LISTED ENTRIES:
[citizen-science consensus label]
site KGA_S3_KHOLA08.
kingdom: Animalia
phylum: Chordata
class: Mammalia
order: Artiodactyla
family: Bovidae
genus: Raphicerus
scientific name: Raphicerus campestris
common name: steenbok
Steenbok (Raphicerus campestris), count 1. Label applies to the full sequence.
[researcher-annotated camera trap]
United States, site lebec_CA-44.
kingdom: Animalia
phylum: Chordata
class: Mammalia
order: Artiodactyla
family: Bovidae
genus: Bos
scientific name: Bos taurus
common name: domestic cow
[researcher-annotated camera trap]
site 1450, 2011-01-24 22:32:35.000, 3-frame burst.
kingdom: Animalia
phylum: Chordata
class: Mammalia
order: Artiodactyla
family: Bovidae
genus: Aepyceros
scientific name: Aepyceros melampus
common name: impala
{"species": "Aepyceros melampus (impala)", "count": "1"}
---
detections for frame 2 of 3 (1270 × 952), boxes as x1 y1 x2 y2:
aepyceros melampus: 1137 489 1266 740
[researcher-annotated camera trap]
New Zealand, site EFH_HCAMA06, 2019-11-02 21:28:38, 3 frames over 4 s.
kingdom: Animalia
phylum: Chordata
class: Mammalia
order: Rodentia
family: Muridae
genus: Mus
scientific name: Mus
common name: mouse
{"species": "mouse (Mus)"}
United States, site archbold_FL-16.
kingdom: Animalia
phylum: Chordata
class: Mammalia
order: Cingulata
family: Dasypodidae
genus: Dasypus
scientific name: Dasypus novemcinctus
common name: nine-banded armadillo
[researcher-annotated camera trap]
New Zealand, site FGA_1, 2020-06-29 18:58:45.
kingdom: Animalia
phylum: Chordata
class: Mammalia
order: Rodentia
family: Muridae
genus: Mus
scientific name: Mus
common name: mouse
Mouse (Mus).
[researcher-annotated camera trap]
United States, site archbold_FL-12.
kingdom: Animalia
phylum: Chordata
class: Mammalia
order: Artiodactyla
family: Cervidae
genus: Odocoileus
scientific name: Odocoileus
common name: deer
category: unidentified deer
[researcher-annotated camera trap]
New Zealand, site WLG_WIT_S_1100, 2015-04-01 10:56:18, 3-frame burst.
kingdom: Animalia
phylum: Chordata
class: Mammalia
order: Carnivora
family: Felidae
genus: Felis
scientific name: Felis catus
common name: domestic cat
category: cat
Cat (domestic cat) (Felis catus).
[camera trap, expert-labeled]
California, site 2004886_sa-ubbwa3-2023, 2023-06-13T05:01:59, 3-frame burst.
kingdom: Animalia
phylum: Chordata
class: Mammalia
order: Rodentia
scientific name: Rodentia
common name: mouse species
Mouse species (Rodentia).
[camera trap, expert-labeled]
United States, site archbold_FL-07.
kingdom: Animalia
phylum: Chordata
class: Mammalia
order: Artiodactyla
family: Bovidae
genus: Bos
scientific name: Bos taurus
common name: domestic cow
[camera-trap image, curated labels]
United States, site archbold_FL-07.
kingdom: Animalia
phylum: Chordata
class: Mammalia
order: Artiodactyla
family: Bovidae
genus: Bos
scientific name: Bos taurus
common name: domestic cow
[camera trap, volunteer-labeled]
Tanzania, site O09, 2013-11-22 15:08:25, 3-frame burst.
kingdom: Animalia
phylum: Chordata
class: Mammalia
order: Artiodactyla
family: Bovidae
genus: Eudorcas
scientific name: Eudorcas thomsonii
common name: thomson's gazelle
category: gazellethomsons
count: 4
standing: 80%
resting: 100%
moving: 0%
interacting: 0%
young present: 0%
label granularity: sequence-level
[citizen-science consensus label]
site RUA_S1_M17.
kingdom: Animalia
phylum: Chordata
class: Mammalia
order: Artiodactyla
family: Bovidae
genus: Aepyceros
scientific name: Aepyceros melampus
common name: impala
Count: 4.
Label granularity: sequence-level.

WORK REQUEST: Repeat the entries verbatim through the line with "category: unidentified deer".

EXERCISE RESPONSE:
[citizen-science consensus label]
site KGA_S3_KHOLA08.
kingdom: Animalia
phylum: Chordata
class: Mammalia
order: Artiodactyla
family: Bovidae
genus: Raphicerus
scientific name: Raphicerus campestris
common name: steenbok
Steenbok (Raphicerus campestris), count 1. Label applies to the full sequence.
[researcher-annotated camera trap]
United States, site lebec_CA-44.
kingdom: Animalia
phylum: Chordata
class: Mammalia
order: Artiodactyla
family: Bovidae
genus: Bos
scientific name: Bos taurus
common name: domestic cow
[researcher-annotated camera trap]
site 1450, 2011-01-24 22:32:35.000, 3-frame burst.
kingdom: Animalia
phylum: Chordata
class: Mammalia
order: Artiodactyla
family: Bovidae
genus: Aepyceros
scientific name: Aepyceros melampus
common name: impala
{"species": "Aepyceros melampus (impala)", "count": "1"}
---
detections for frame 2 of 3 (1270 × 952), boxes as x1 y1 x2 y2:
aepyceros melampus: 1137 489 1266 740
[researcher-annotated camera trap]
New Zealand, site EFH_HCAMA06, 2019-11-02 21:28:38, 3 frames over 4 s.
kingdom: Animalia
phylum: Chordata
class: Mammalia
order: Rodentia
family: Muridae
genus: Mus
scientific name: Mus
common name: mouse
{"species": "mouse (Mus)"}
United States, site archbold_FL-16.
kingdom: Animalia
phylum: Chordata
class: Mammalia
order: Cingulata
family: Dasypodidae
genus: Dasypus
scientific name: Dasypus novemcinctus
common name: nine-banded armadillo
[researcher-annotated camera trap]
New Zealand, site FGA_1, 2020-06-29 18:58:45.
kingdom: Animalia
phylum: Chordata
class: Mammalia
order: Rodentia
family: Muridae
genus: Mus
scientific name: Mus
common name: mouse
Mouse (Mus).
[researcher-annotated camera trap]
United States, site archbold_FL-12.
kingdom: Animalia
phylum: Chordata
class: Mammalia
order: Artiodactyla
family: Cervidae
genus: Odocoileus
scientific name: Odocoileus
common name: deer
category: unidentified deer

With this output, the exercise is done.